International businesses across Asia and Africa account for a quarter of revenues off which Bangladesh is fifty percent. Marico is replicating the India playbook in Bangladesh with leadership position in coconut oil. With non-coconut oil business having grown rapidly in the last 5-7 years, it already accounts for half the business. Vietnam is another operation where the company has a strong market position in male grooming category and is building on this strength to drive growth. Overall, we expect the international operations to grow 10-12% annually.
Covid 19 has hastened the adoption of online commerce. Growth and reach of platforms like Amazon and Flipkart and adoption and maturity of digital marketing and communication has lowered the barriers to entry for smaller and startup consumer brands. Such companies are now able to launch differentiated products across an entire range of categories (existing and emerging) with focused yet limited communication budgets to create brands and reach consumers directly (D2C). Outsourced production and go to market allow these new companies to choose their battle grounds and rapidly scale with success. These D2C brands are attempting to enter large existing and niche categories with differentiated products to take advantage of the evolving consumer preferences.

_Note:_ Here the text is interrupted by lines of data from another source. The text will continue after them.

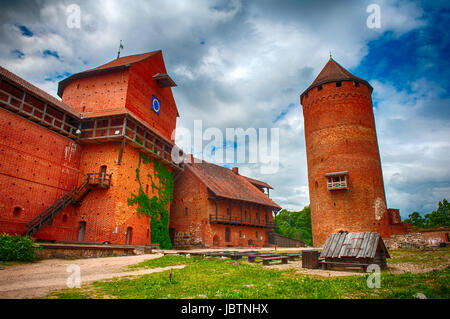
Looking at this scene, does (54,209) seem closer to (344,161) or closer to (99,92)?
(99,92)

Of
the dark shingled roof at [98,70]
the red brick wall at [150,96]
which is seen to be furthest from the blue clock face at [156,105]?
the dark shingled roof at [98,70]

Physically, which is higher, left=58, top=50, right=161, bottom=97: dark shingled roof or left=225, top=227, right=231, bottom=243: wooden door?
left=58, top=50, right=161, bottom=97: dark shingled roof

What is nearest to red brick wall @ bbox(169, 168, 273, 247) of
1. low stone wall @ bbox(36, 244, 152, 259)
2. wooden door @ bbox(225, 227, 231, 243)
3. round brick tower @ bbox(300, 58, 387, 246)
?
wooden door @ bbox(225, 227, 231, 243)

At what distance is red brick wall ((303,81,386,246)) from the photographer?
27922 mm

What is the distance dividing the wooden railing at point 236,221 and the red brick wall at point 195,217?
0.54m

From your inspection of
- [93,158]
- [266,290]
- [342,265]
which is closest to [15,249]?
[93,158]

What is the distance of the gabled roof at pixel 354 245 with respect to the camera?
997 cm

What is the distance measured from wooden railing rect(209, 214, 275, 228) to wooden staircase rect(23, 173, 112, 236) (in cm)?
1245

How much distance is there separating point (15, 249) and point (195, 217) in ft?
60.8

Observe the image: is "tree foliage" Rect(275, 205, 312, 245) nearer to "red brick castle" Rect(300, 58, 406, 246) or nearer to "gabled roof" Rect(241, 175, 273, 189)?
"gabled roof" Rect(241, 175, 273, 189)

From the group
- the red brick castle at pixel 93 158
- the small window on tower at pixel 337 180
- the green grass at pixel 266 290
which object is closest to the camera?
the green grass at pixel 266 290

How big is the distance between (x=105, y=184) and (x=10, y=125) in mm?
6551

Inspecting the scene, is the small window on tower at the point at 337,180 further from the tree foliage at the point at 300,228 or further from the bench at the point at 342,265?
the tree foliage at the point at 300,228
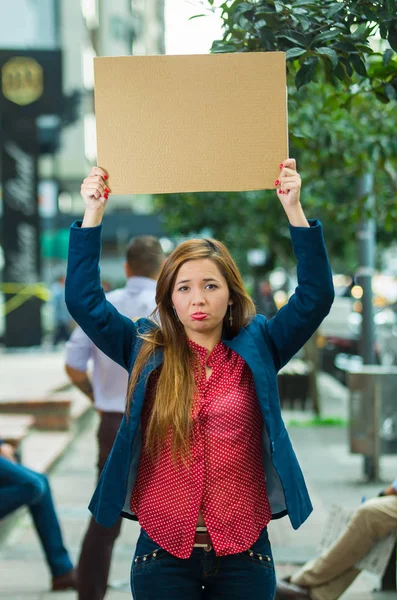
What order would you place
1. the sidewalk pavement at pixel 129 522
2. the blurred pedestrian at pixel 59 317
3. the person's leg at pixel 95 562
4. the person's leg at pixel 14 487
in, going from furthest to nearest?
the blurred pedestrian at pixel 59 317 < the sidewalk pavement at pixel 129 522 < the person's leg at pixel 14 487 < the person's leg at pixel 95 562

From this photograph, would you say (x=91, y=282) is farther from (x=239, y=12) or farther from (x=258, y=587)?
(x=239, y=12)

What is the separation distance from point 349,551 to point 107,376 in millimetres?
1581

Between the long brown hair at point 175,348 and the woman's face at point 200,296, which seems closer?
the long brown hair at point 175,348

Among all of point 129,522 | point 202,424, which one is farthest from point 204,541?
point 129,522

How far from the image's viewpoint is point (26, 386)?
14.3 metres

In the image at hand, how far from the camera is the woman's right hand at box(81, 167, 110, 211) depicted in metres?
3.26

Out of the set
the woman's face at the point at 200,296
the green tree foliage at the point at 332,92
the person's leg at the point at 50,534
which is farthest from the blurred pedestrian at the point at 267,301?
the woman's face at the point at 200,296

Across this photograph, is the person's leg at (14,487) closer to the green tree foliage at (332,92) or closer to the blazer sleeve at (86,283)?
the green tree foliage at (332,92)

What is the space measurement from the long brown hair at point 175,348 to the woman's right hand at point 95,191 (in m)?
0.30

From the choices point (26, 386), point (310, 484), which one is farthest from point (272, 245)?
point (310, 484)

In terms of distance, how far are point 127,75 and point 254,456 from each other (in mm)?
1306

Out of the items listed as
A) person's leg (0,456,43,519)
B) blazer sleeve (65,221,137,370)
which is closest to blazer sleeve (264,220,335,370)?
blazer sleeve (65,221,137,370)

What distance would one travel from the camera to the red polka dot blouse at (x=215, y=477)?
3.12m

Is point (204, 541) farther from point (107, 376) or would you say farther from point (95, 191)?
point (107, 376)
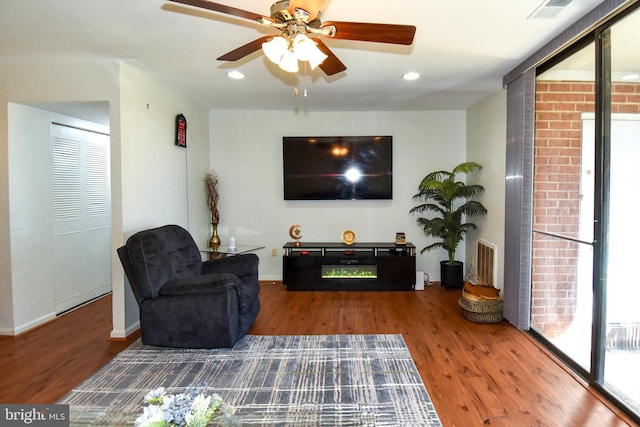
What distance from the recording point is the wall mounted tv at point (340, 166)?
478cm

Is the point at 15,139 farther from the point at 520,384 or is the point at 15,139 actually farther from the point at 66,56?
the point at 520,384

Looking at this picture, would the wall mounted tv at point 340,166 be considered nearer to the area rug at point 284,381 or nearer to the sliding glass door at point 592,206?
the sliding glass door at point 592,206

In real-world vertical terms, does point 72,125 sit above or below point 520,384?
above

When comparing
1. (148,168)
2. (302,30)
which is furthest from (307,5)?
(148,168)

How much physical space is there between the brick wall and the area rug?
1.30m

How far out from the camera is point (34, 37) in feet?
8.30

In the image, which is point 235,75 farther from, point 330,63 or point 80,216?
point 80,216

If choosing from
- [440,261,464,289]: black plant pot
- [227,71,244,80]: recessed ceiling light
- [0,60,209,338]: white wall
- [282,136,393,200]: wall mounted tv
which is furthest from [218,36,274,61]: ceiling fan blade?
[440,261,464,289]: black plant pot

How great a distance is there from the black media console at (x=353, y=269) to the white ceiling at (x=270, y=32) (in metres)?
2.01

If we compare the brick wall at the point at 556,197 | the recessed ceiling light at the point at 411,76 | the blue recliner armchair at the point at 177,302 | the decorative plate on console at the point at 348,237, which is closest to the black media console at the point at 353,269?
the decorative plate on console at the point at 348,237

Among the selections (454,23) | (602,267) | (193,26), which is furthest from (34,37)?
(602,267)

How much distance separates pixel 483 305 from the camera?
3.36 m

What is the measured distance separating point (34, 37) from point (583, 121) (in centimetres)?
407

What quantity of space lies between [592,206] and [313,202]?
325 cm
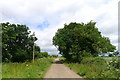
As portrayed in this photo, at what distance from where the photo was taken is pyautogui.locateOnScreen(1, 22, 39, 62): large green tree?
50.4 metres

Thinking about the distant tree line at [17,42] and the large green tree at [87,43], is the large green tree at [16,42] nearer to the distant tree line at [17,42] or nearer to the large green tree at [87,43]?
the distant tree line at [17,42]

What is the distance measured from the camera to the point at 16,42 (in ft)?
180

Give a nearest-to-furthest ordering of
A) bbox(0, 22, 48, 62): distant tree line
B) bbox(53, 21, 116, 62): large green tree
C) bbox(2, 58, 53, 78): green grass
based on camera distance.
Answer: bbox(2, 58, 53, 78): green grass, bbox(53, 21, 116, 62): large green tree, bbox(0, 22, 48, 62): distant tree line

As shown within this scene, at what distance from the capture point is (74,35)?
38.9 meters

Marico is attempting to leverage on these changes taking place and build an additional growth engine by entering new categories through a combination of in-house and acquired brands. We read Marico’s D2C strategy as serving the dual purpose of defending its core franchise as well as enabling it to expand its addressable market with new products. The company acquired “Beardo”, a male grooming brand a few years ago. In addition, it has launched its own D2C brands “Pure Sense” and “Coco Soul” and very recently acquired a majority ownership in a beauty care brand “Just Herbs”. Marico, through these initiatives will enter large personal care categories such as skin and hair care. As an example, an Indian herb-based shampoo/skin cream helps them set the ground differently vs. launching a shampoo with limited product differentiation and equity. If Marico scales these brands over 5 years to about 5%+ of overall revenues, this would add 2-3% to its expected growth rate.

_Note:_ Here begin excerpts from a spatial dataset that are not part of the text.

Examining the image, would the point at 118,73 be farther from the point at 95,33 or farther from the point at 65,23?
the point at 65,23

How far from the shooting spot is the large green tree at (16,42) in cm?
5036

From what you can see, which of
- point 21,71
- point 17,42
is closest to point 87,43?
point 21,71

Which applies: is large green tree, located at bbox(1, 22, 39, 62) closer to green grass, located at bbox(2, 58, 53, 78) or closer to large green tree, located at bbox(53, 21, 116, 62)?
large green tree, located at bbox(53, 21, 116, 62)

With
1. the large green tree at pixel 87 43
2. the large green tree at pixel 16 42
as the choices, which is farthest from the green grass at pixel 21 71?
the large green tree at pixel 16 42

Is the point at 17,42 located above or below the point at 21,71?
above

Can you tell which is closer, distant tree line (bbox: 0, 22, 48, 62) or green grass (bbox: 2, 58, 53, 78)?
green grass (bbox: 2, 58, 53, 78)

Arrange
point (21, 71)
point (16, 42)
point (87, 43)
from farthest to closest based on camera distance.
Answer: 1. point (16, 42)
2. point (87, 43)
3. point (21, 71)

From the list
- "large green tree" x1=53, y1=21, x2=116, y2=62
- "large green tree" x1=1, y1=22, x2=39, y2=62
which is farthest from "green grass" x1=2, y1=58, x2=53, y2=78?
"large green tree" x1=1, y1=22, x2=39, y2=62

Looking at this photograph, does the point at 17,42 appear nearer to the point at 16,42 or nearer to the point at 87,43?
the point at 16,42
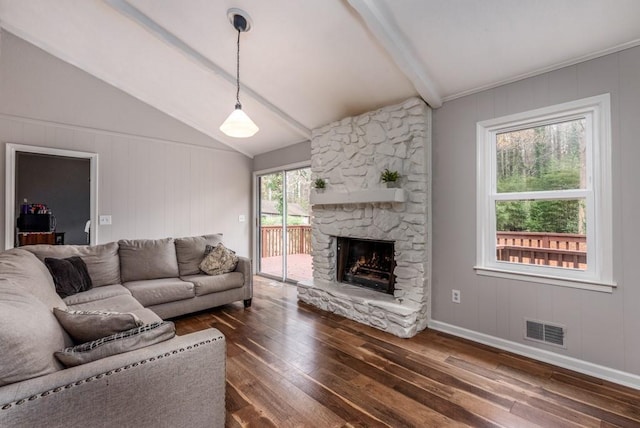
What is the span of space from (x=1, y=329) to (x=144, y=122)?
4.26m

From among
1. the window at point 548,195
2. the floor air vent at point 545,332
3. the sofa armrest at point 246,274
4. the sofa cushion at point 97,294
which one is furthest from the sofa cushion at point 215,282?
the floor air vent at point 545,332

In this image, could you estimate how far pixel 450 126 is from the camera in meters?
3.00

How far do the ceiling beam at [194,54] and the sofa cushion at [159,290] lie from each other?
2.40m

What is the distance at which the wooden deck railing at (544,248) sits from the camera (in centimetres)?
239

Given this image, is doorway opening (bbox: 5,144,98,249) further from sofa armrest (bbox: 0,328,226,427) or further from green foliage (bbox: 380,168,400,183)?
green foliage (bbox: 380,168,400,183)

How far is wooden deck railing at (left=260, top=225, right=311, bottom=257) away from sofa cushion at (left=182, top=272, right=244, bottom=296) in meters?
1.58

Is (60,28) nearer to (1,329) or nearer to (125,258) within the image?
(125,258)

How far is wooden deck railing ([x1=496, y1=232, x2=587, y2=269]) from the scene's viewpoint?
2.39 metres

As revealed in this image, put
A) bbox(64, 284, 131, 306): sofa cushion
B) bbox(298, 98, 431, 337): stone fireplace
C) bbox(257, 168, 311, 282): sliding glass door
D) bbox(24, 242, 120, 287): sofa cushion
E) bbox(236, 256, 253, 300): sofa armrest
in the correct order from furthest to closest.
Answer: bbox(257, 168, 311, 282): sliding glass door < bbox(236, 256, 253, 300): sofa armrest < bbox(298, 98, 431, 337): stone fireplace < bbox(24, 242, 120, 287): sofa cushion < bbox(64, 284, 131, 306): sofa cushion

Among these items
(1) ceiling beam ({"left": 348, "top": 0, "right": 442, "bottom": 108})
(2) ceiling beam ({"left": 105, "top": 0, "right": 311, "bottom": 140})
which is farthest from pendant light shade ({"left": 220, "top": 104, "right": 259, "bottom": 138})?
(2) ceiling beam ({"left": 105, "top": 0, "right": 311, "bottom": 140})

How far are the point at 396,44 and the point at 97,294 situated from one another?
342 cm

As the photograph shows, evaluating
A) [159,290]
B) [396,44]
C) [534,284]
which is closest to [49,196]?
[159,290]

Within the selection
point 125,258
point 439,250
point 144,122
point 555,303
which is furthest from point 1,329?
point 144,122

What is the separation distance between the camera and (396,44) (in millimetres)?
2455
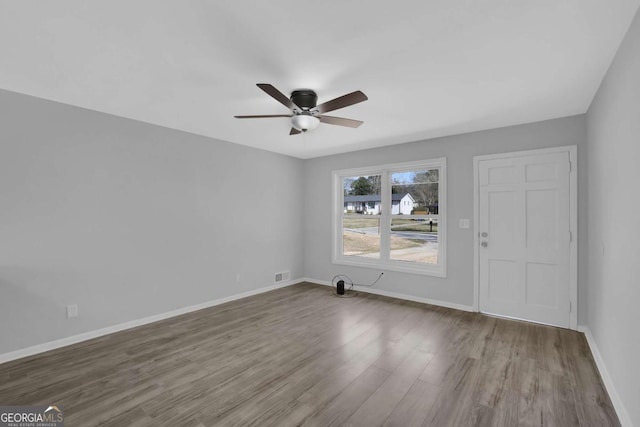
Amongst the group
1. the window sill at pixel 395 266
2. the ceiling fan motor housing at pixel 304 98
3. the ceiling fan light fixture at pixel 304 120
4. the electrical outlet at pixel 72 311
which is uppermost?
the ceiling fan motor housing at pixel 304 98

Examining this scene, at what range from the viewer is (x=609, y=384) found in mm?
2201

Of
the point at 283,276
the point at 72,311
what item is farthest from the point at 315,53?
the point at 283,276

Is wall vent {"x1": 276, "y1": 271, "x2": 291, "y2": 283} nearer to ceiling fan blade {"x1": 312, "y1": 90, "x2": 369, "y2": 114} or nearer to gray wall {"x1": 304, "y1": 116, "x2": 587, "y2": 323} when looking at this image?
gray wall {"x1": 304, "y1": 116, "x2": 587, "y2": 323}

We think Marico is very well placed to take advantage of the ongoing changes and disruption in the consumer landscape. The strength of its core brands along with the cash flow it generates, permits Marico to experiment and try to build in adjacent emerging categories. We expect the company to compound revenues at low to mid-teens and profits a little ahead. However, profit growth could accelerate in the medium-term as newer engines of the group viz. foods and D2C brands gain size and contribute meaningfully to overall revenues. We remain believers in the management capability and the execution of Marico.

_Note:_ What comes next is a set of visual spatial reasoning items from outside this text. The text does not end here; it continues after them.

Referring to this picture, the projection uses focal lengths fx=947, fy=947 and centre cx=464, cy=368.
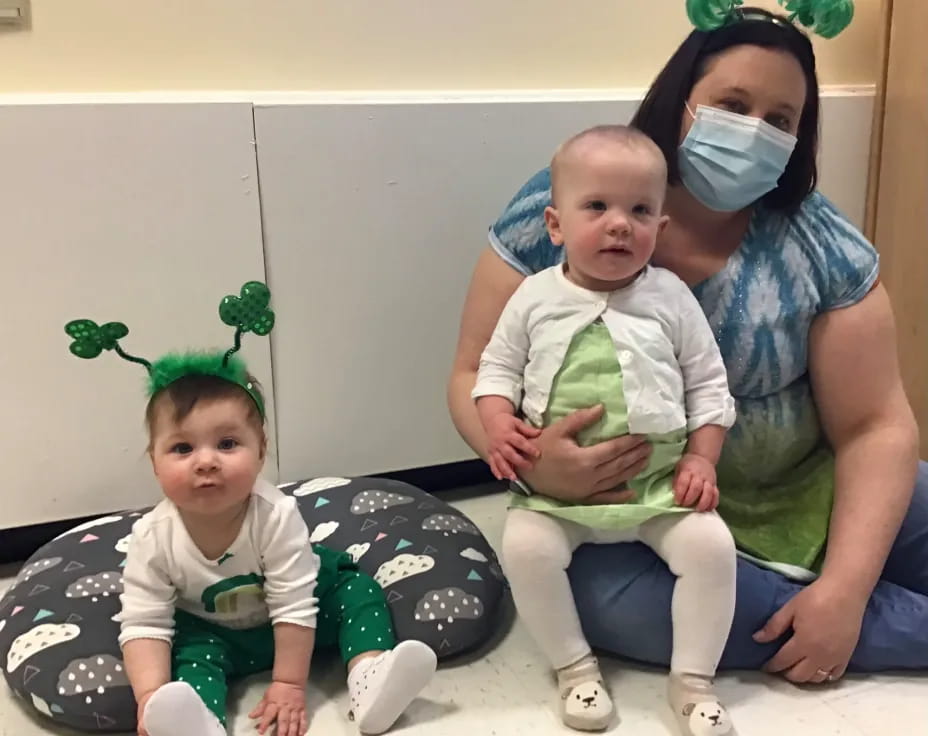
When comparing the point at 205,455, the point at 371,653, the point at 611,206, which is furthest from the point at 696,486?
the point at 205,455

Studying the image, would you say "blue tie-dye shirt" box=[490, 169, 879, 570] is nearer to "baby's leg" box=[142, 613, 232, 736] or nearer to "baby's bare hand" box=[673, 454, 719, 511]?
"baby's bare hand" box=[673, 454, 719, 511]

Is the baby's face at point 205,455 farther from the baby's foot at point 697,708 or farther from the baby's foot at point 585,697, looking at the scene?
the baby's foot at point 697,708

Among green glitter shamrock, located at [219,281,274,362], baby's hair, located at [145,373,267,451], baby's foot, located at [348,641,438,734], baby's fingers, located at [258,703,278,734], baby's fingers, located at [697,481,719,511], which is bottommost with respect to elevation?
baby's fingers, located at [258,703,278,734]

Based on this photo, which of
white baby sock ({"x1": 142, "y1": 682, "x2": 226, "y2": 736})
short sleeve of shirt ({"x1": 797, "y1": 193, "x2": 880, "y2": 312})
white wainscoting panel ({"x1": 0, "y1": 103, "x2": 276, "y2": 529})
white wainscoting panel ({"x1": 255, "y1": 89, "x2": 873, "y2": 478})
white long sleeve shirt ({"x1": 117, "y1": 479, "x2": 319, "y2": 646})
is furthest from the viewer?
white wainscoting panel ({"x1": 255, "y1": 89, "x2": 873, "y2": 478})

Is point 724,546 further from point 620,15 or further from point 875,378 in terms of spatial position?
point 620,15

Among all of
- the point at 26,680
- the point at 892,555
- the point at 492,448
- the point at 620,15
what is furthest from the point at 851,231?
the point at 26,680

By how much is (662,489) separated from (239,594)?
19.5 inches

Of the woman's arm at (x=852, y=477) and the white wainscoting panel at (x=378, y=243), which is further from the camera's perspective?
the white wainscoting panel at (x=378, y=243)

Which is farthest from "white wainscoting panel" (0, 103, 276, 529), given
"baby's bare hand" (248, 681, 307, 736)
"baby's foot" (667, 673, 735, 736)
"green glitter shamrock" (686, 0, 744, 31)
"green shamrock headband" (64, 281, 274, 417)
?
"baby's foot" (667, 673, 735, 736)

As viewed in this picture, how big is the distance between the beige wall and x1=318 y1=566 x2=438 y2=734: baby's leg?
31.0 inches

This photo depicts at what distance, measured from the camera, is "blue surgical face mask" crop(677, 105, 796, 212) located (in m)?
1.11

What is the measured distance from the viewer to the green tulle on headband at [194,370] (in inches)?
40.4

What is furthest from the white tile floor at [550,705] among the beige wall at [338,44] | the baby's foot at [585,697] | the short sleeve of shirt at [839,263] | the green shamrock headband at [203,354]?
the beige wall at [338,44]

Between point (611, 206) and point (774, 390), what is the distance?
0.37m
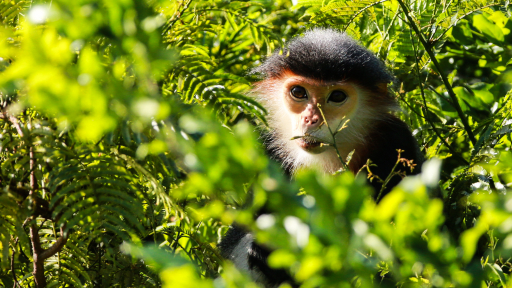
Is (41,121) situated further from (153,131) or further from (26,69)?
(26,69)

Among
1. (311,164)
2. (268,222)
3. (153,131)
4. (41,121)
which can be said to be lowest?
(311,164)

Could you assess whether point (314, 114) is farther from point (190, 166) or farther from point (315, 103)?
point (190, 166)

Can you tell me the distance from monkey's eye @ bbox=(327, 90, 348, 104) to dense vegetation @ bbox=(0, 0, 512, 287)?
1.57ft

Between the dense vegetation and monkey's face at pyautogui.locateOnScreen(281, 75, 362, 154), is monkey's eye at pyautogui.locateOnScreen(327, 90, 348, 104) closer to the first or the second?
monkey's face at pyautogui.locateOnScreen(281, 75, 362, 154)

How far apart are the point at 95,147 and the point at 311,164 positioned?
7.21 ft

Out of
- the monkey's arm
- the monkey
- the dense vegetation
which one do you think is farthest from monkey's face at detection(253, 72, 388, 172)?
the monkey's arm

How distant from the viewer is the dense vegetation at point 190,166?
83cm

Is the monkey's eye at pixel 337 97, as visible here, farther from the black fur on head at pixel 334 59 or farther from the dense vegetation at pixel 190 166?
the dense vegetation at pixel 190 166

Market & Performance Update
For the 1st Half of FY22 (April 2021 to September 2021), the QRC Long Term Opportunities Portfolio (LTOP) was up 32.5%. Our 1-year return for the period October 2020 to September 2021 period is 65.3%. Stock markets continued their broad-based rally during the last quarter driven by improving economic data and an encouraging commentary from companies on an improving demand scenario post the second wave of Covid. Signs of normalization and the continued interest from domestic and foreign investors has kept the equity markets well supported.